_Work to complete_: Rewrite the stretch of the notebook excerpt from "loss_fn = MeanSquaredLoss()" through "y_pred = network(x_data)", putting "loss_history" wherever "losses" appears.

_Quoted text_:
((
Lets try swapping out the activation function and see how it affects the convergence of the network (note, I don't expect this to have a big effect).


In [None]:
# TODO: Implement the leaky relu, train a model with it, and plot the results below
class LeakyReLU():
    def __init__(self, alpha):
        self.alpha = alpha
    def __call__(self, x):
        # TODO
    def backward(self, grad):
        # TODO
    def zero_grad(self):
        pass
    def parameters(self):
        return []

# Now lets try this with the leaky relu
layer1 = Layer(1, 32)
layer2 = Layer(32, 32)
layer3 = Layer(32, 1)
leaky_relu = LeakyReLU(0.01)
network = Network([layer1, leaky_relu, layer2, leaky_relu, layer3])
loss_fn = MeanSquaredLoss()
optimizer = SGDOptimizer(network, loss_fn, 0.001)

# Now lets train the network
losses = []
for i in range(3000):
    loss = optimizer.step(x_data, y_data)
    losses.append(loss)
    if i % 100 == 0:
        print(f'Loss at iteration {i}: {loss}')
        
# Now lets output a prediction
y_pred = network(x_data)
plt.figure()
plt.scatter(x_data, y_pred)
plt.scatter(x_data, y_data)
    

# Problem 2.3 - Changing the optimizer
Now that you have a working implementation, lets try swapping out the optimizer. Try using the Adam optimizer instead of the SGD optimizer. Adam is a more sophisticated optimizer that uses the first and second moments of the gradient to adaptively adjust the learning rate for each parameter. You can find the Adam update rule in the lecture slides.

In [None]:
# TODO: Implement the Adam optimizer, implement the momentum optimizer
# and compare the results below with an SGD optimizer. You should
# track the losses for each along the way in variables called losses_adam, losses_sgd, losses_momentum.
))
(Collected data)
((
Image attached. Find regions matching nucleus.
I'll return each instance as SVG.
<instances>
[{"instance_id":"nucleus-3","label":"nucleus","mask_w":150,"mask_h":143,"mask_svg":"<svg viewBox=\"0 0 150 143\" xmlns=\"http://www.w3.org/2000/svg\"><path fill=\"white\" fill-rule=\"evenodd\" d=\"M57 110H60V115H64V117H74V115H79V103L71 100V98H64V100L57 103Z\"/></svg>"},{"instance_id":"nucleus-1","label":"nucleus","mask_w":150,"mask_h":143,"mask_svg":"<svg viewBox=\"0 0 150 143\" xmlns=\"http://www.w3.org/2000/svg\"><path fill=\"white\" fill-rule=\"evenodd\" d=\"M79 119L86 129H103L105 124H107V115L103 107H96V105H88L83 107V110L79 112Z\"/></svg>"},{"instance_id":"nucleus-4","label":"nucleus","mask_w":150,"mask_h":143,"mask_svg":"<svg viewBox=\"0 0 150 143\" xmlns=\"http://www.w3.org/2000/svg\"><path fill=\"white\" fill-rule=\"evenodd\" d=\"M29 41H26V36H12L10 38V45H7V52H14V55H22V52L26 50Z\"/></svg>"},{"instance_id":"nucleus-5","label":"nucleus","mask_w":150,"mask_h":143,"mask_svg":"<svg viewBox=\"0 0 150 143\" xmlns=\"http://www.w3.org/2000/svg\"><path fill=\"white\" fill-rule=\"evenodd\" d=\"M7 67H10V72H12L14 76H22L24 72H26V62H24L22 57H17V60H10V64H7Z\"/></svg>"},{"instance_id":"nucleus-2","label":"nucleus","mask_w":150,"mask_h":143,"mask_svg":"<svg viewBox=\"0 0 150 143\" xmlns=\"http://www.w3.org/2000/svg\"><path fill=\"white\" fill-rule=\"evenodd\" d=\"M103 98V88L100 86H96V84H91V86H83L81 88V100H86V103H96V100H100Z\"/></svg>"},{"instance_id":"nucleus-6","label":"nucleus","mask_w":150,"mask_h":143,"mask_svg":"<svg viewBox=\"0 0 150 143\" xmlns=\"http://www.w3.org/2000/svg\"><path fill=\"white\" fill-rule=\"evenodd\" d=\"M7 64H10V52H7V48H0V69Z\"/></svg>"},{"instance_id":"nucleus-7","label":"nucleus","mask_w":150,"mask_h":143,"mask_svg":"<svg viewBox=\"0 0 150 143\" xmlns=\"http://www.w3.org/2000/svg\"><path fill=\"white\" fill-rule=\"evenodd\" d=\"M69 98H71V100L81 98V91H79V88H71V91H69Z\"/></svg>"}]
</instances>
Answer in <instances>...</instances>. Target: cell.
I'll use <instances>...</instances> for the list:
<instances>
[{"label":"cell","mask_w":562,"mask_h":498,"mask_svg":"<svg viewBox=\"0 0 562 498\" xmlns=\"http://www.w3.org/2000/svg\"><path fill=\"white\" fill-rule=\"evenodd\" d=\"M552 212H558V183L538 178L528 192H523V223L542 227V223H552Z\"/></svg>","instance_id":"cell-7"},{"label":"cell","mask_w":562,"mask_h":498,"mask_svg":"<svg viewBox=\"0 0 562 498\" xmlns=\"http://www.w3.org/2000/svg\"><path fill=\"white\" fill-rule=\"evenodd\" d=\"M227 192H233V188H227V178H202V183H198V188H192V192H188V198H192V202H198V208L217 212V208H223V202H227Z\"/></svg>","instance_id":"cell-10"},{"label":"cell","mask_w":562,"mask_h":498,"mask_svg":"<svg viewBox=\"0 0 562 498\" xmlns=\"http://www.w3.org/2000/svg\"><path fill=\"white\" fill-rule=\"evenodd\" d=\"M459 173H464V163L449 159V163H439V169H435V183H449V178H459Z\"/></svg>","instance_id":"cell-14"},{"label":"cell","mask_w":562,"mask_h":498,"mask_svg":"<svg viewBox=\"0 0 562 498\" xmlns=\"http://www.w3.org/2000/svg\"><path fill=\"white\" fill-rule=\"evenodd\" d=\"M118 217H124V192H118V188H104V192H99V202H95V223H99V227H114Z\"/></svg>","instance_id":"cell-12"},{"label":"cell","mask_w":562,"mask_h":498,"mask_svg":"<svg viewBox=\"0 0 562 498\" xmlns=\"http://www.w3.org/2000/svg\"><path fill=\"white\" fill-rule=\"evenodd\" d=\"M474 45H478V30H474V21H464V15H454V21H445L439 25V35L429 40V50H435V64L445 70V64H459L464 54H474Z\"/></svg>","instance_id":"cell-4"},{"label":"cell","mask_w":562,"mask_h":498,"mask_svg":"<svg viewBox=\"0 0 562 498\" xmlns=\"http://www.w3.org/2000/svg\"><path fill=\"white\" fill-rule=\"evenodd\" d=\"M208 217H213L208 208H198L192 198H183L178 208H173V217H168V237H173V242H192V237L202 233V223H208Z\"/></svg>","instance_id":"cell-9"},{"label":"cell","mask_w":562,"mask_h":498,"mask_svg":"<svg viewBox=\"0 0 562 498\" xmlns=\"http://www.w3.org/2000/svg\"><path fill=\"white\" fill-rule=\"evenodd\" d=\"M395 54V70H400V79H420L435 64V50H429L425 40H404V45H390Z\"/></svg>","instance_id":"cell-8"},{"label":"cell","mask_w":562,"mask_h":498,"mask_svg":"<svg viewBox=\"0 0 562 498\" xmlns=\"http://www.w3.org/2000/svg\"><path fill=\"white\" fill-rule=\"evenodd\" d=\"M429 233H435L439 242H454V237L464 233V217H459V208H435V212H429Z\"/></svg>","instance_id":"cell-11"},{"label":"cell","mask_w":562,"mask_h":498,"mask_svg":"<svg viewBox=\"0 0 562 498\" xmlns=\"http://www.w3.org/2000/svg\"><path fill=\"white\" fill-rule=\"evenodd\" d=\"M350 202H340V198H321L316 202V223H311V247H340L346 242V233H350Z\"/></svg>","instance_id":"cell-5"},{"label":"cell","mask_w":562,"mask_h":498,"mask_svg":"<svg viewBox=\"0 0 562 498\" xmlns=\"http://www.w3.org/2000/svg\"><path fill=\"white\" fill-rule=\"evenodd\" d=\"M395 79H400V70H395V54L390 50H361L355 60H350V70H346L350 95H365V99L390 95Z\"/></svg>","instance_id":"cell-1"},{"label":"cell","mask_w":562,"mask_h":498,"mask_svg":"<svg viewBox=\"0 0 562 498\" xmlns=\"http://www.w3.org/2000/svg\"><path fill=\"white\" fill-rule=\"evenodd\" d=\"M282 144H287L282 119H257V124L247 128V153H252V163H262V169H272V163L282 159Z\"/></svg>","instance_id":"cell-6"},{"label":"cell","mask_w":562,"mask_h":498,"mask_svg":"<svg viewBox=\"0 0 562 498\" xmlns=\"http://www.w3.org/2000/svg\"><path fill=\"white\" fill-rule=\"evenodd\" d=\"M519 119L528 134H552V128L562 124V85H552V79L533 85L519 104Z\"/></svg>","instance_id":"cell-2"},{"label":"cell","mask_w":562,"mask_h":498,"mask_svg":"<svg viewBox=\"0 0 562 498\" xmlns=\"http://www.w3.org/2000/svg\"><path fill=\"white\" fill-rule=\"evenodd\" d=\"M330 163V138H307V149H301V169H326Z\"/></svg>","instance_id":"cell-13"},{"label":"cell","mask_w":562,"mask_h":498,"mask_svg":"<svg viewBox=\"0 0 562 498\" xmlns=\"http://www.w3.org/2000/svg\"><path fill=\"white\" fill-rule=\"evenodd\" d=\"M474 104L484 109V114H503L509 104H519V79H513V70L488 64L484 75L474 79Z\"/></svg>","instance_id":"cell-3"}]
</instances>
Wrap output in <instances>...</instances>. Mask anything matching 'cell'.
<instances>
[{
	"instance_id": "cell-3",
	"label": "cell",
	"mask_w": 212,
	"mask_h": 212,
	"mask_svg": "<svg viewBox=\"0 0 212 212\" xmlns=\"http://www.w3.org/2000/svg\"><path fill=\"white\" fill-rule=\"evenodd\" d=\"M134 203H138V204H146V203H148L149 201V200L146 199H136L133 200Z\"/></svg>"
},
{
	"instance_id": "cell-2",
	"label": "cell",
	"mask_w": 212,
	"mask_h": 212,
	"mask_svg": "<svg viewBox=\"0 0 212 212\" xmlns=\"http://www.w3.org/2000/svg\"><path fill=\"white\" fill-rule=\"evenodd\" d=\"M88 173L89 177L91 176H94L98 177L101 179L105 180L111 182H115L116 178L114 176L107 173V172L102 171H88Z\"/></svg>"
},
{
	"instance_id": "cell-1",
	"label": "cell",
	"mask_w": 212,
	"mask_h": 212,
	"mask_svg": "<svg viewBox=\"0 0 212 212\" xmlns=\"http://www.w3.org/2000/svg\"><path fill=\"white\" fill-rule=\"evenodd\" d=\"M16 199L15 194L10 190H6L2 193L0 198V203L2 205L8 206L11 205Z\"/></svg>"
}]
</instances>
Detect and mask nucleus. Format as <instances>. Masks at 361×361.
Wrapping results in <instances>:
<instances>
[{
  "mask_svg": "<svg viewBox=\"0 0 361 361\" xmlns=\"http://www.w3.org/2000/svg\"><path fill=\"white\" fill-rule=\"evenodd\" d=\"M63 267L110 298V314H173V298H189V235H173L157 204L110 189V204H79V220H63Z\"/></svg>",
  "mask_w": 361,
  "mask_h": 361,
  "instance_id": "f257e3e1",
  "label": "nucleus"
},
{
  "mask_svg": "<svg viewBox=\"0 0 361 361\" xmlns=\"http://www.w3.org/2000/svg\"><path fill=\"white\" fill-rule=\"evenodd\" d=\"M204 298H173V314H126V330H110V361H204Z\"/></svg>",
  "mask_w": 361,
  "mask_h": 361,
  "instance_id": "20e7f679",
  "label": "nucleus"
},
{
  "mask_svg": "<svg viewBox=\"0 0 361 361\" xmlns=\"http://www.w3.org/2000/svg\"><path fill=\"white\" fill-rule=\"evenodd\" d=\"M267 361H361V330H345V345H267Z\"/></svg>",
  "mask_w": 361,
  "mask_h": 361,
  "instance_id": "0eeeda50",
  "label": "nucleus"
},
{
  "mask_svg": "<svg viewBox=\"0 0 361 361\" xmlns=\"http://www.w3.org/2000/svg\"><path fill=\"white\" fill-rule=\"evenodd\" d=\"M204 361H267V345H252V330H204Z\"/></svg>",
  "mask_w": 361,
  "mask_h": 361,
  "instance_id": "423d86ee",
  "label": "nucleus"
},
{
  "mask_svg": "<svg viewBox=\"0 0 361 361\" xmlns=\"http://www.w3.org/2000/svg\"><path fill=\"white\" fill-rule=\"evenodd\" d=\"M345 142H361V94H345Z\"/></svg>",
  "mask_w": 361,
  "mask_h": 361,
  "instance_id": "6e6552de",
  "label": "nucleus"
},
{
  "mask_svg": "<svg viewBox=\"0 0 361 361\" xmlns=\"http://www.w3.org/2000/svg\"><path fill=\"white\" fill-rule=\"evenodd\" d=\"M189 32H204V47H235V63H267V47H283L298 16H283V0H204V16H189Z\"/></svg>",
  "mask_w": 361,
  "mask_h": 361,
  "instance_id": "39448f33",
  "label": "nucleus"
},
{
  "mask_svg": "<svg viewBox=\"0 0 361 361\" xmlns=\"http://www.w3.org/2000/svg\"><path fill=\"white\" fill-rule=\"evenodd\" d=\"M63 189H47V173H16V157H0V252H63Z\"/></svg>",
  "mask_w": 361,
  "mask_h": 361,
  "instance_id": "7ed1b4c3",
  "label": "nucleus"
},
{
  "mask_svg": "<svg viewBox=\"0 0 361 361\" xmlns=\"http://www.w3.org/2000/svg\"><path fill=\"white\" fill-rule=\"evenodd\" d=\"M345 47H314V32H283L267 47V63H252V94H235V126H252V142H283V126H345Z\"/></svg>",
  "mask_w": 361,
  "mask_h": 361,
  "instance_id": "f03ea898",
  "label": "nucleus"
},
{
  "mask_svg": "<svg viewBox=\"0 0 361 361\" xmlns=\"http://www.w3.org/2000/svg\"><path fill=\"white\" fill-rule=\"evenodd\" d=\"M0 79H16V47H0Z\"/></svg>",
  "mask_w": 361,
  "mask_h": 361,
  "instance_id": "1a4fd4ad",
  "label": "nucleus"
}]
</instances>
))
_Expected answer_:
loss_fn = MeanSquaredLoss()
optimizer = SGDOptimizer(network, loss_fn, 0.001)

# Now lets train the network
loss_history = []
for i in range(3000):
    loss = optimizer.step(x_data, y_data)
    loss_history.append(loss)
    if i % 100 == 0:
        print(f'Loss at iteration {i}: {loss}')
        
# Now lets output a prediction
y_pred = network(x_data)